When you first start taking steps in the direction of improving yourself. Or when trying to make some of your bolder dreams come true, some of the first obstacles you will face are your own fears. Everyone knows that.

Everyone knows that, but is it true?

I used to be convinced it was.  It’s not hard to be convinced of that.  Not only does every self-development guru tell you it’s true, you can feel those fears, don’t you?  So why wouldn’t it be true.

 

A Different Perspective

About a year ago, I had a conversation with a woman for just 1 hour, that would turn out to have a huge impact on my evolution as a person this year without her probably even knowing it.

You could say that working with her was really far outside my comfort zone at that moment.  She somehow was able to look into me and know all kinds of stuff about me I would’ve never told her if I had a choice. We were pushing through a lot of personal barriers there and she stopped to ask me how I felt about it.

I told her I felt kinda anxious and scared.  What she said next really changed my perspective on those feelings:

Think of a situation that makes you feel really anxious.  Maybe something like speaking in front of a large audience about a subject you’d rather not talk about.

Imagine for a moment, what it would be like to be in that situation right now.  What the crowd looks like.  How they are acting, the sounds they make.  The feeling it gives you in your body. Don’t stop until you can feel it as if it’s really there.

Remember which example you picked.  We’ll call it “Feeling A”.

Would you describe that feeling as anxiety?

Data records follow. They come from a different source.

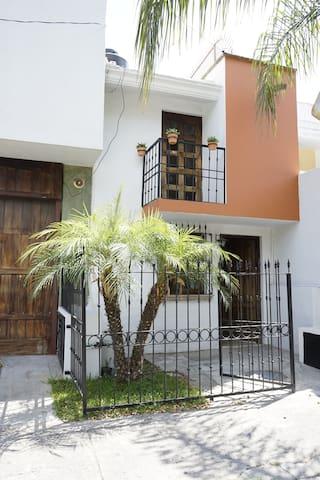 Airbnb La Giralda Rentas Vacacionales Y Lugares Para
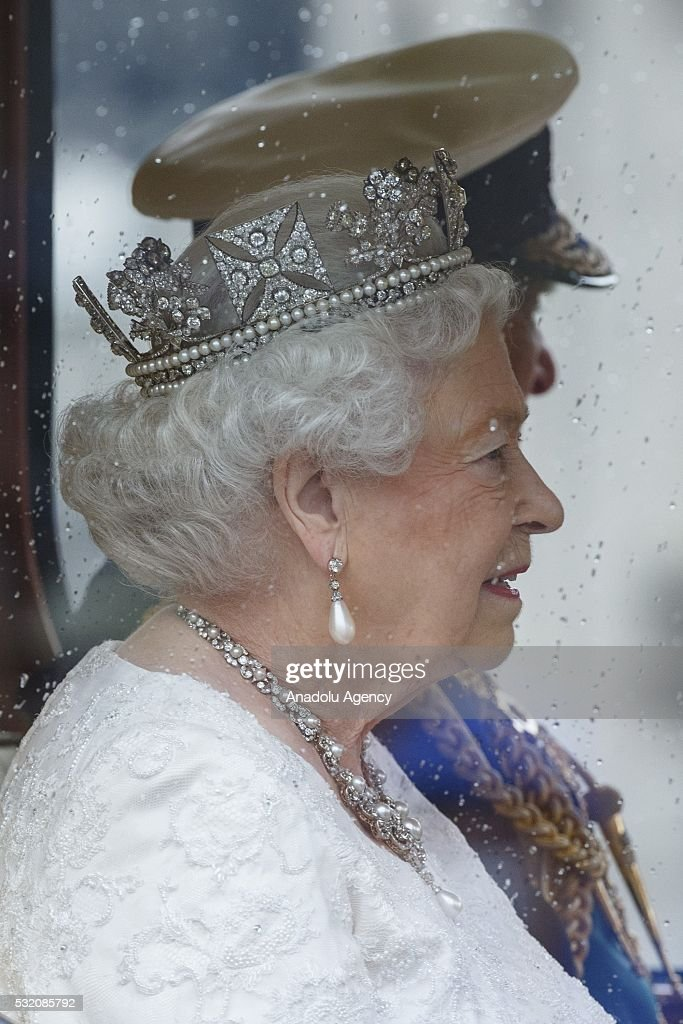 3 Ways to Address a Queen - wikiHow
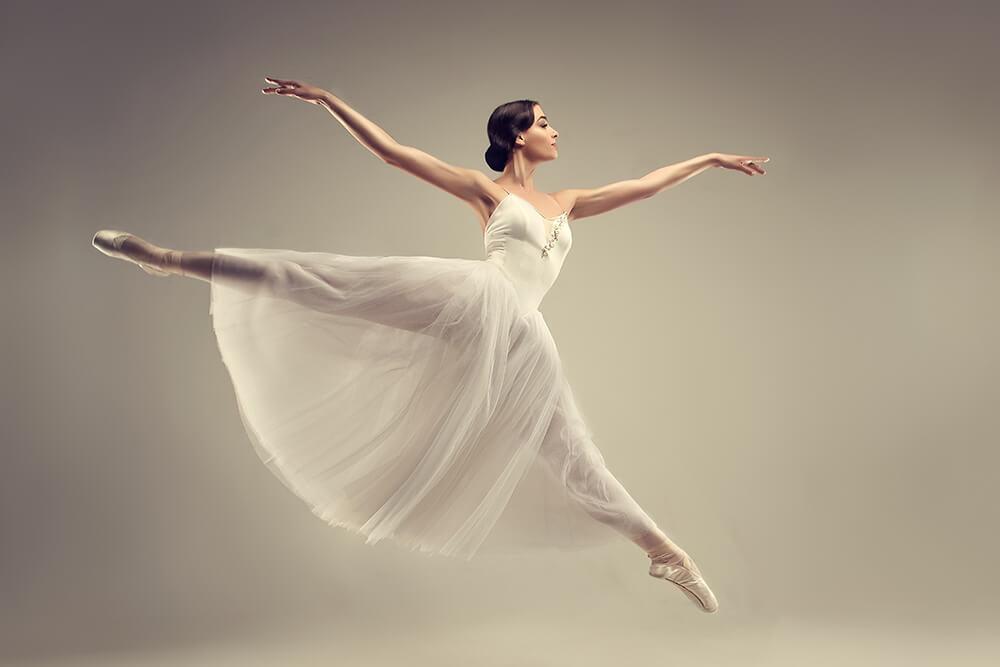 綺麗なフォームで踊るダンサー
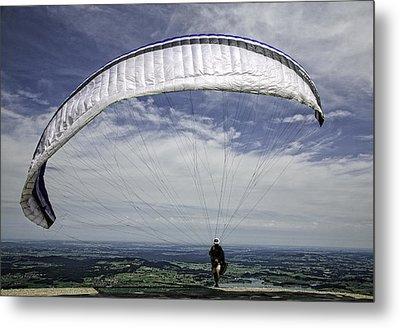 Paragliding  Metal Print by Joanna Madloch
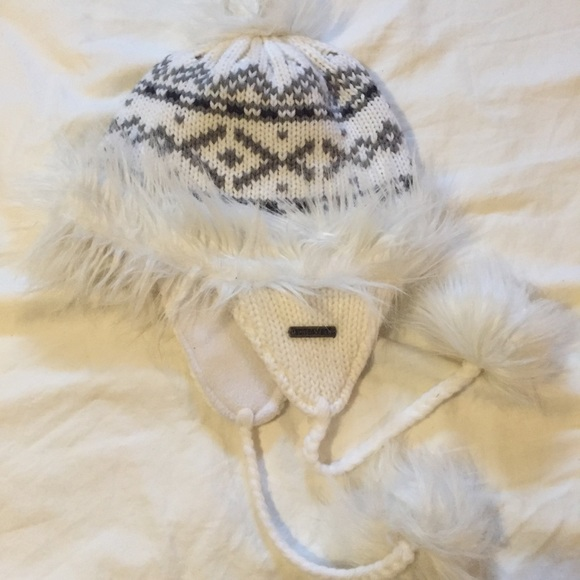d4ea6b1694a Screamer - Winter Hat  Beanie. M 5a5f8e5485e605642e6c3554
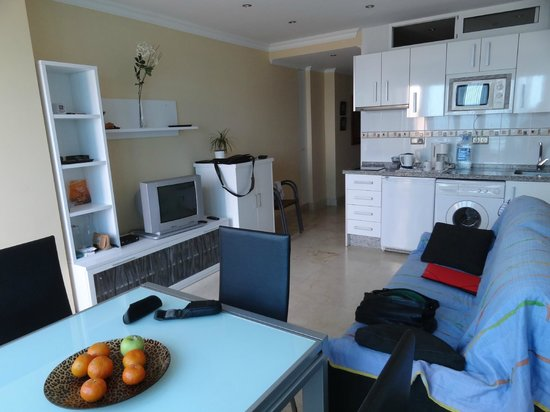 Apartamentos Roca Chica : Bright, spacious and well equipped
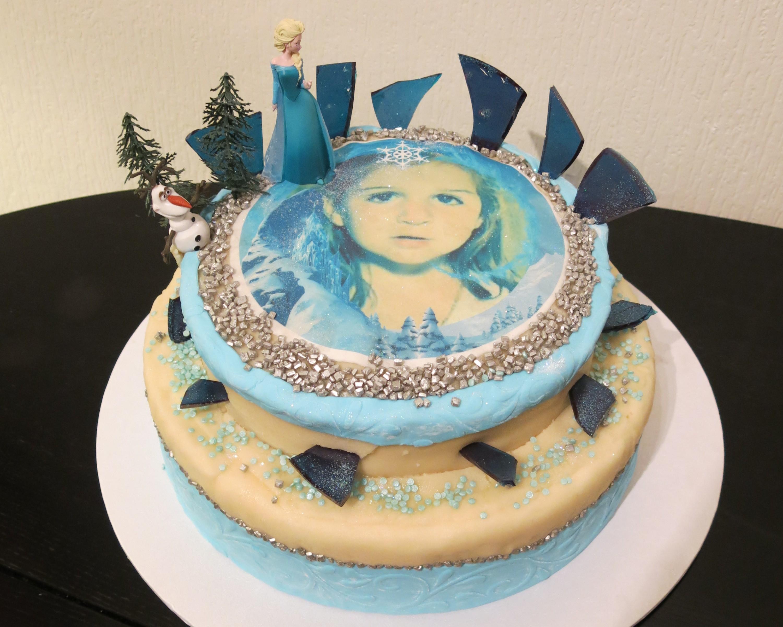 Gâteau 3D Reine des Neiges avec cristaux de glace en sucre cuit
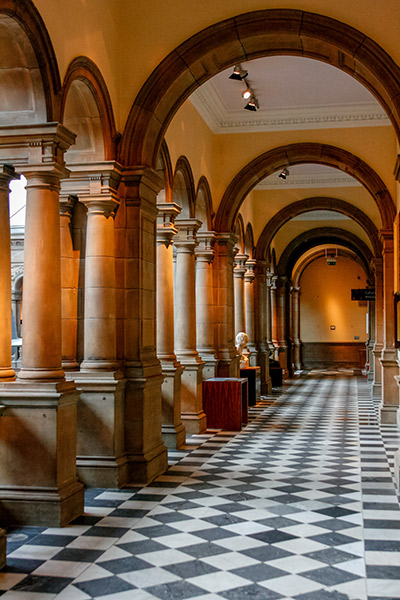 Ultimate Glasgow Guide: The Grandiose Interior of The Kelvingrove Art Gallery and Museum, Glasgow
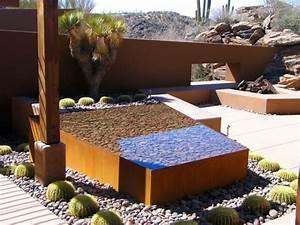 cloture acier corten et dautres applications du metal rouille With decoration allee de jardin 4 bordures de jardin decoratives en acier une innovation
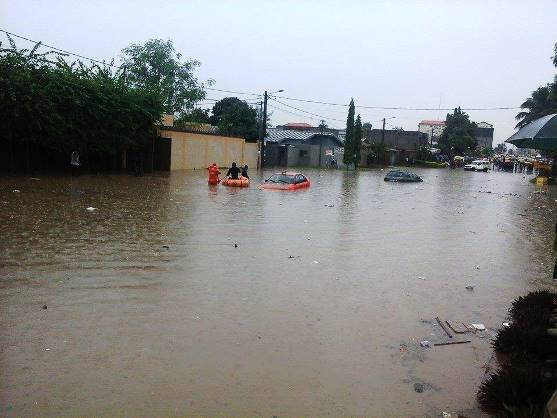 Abidjan a les pieds dans les eaux !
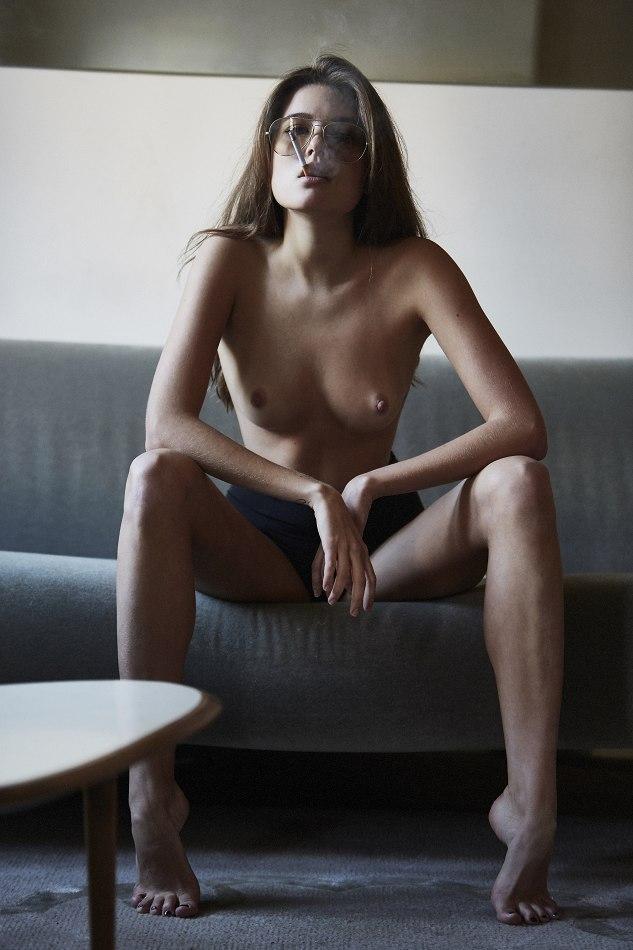 Nackt  Lize Römer Full text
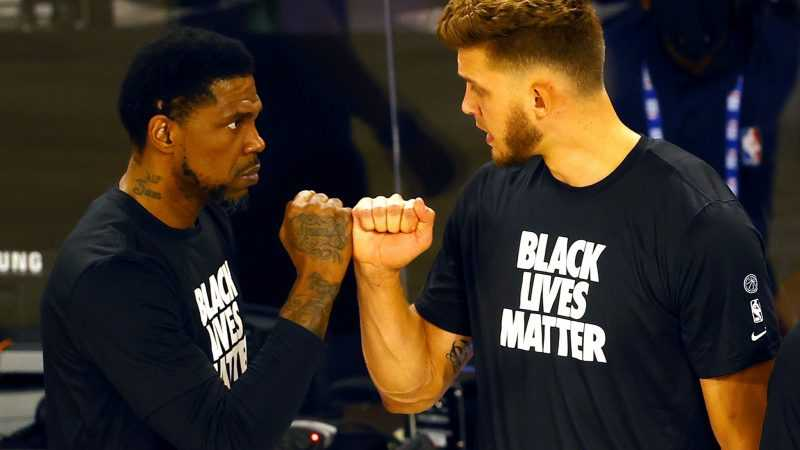 NBA: Miami Heat's Meyers Leonard chooses to stand during anthem, explains why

I know I always would’ve.  The first time I spoke in front of a big crowd.  The first time I played a gig sober.  The first time I didn’t hide my sexual feelings for someone.

But – she asked me –   What if that feeling you’re feeling right now, is not fear at all?

What if you’re just extremely excited?

Maybe years ago, so long ago that you can barely remember, there was a situation when you were super excited for something.  To go on a roller coaster for the first time for example.  Or to go to school.  You were bursting with energy.  Fast shallow breathing, a little jumpy and jittery because you just couldn’t wait to get on there as fast as possible.  You had no idea what the experience was going to be like, so you wanted to find out.

Then your parents, or whoever noticed you acting like that, told you something like  “Don’t be afraid little kiddo, all will be just fine.”  And by doing so, they unknowingly suggested to you that what you were feeling was fear.  Not because they had bad intentions.  Just because someone else had unknowingly done the same to them when they were little ?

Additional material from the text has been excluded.